Les deux hommes se séparèrent en mauvais termes. Néanmoins, Servius avait raison sur un point : en tant que consul, Cicéron pouvait difficilement se permettre de cautionner la corruption. Il fut donc contraint de soutenir la loi de réforme sur le financement des campagnes quand Servius et Caton la présentèrent au sénat le lendemain.

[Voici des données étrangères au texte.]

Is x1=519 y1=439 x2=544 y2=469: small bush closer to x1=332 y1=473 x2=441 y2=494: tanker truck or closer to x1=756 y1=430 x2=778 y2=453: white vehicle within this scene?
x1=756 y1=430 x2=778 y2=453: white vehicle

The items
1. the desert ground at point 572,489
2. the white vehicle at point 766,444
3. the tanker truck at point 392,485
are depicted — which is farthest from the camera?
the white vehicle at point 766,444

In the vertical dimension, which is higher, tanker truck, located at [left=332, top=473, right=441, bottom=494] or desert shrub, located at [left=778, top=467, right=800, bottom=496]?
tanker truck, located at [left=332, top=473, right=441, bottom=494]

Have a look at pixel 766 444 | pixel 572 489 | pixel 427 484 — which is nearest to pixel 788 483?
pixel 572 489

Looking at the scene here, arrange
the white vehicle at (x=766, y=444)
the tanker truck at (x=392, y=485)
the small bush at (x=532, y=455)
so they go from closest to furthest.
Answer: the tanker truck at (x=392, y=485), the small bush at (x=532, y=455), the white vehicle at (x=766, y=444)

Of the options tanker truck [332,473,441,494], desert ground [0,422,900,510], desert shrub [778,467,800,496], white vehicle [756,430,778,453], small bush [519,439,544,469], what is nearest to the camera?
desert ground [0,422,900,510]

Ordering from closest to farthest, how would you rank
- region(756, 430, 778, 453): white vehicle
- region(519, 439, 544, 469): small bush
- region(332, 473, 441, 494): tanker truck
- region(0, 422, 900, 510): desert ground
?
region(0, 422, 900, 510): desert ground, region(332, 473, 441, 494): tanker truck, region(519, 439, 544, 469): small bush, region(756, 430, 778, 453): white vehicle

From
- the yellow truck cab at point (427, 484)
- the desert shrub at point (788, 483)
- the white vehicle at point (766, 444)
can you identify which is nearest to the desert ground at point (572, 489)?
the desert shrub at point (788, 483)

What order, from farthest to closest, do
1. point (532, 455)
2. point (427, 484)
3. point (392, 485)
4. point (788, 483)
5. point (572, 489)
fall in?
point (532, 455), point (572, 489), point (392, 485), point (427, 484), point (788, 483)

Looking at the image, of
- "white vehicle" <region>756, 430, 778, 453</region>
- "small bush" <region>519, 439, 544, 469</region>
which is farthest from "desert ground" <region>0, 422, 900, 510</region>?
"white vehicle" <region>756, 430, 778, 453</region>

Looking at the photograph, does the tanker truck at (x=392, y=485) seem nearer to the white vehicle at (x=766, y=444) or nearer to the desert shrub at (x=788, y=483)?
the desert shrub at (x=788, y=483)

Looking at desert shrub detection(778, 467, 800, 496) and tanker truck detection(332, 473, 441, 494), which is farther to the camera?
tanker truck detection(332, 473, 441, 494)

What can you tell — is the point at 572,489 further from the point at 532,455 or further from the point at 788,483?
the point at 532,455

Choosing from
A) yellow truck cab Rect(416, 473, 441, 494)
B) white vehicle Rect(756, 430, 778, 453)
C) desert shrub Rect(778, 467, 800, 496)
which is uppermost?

Les campagnes électorales duraient généralement quatre semaines ; celle-ci en dura huit. Le montant des sommes dépensées fut ahurissant. Les patriciens créèrent une caisse spéciale qu’ils alimentèrent tous pour soutenir Silanus. Catilina reçut un soutien financier de Crassus. Murena se vit offrir un million de sesterces par Lucullus. Seul Servius mit un point d’honneur à ne rien dépenser du tout, et ne cessa, la mine sombre, de traquer, en compagnie de Caton et d’une équipe de secrétaires, les exemples de dépenses illégales. Pendant ce temps, Rome se remplissait peu à peu des anciens soldats de Lucullus qui campaient sur le Champ de Mars le jour et venaient boire, jouer et se débaucher en ville la nuit. Catilina riposta en attirant des partisans à lui, notamment du Nord-Ouest et en particulier de l’Étrurie. Déguenillés, prêts à tout, ils sortaient tout droit des marais et des forêts primitives de leur région arriérée : anciens légionnaires, brigands, gardiens de troupeaux. Publius Cornélius Sylla, neveu de l’ancien dictateur, qui soutenait Catilina, finança une troupe de gladiateurs avec l’intention affichée de distraire, mais en fait pour intimider. À la tête de cette sinistre bande de lutteurs amateurs et professionnels, il y avait un ancien centurion, Gaius Manlius, qui les entraînait dans la prairie, de l’autre côté du Tibre par rapport au Champ de Mars. Les deux camps ne cessaient de s’affronter sauvagement. Des hommes étaient frappés à mort : d’autres étaient noyés. Lorsque Caton, au sénat, accusa Catilina d’organiser la violence, celui-ci se leva lentement.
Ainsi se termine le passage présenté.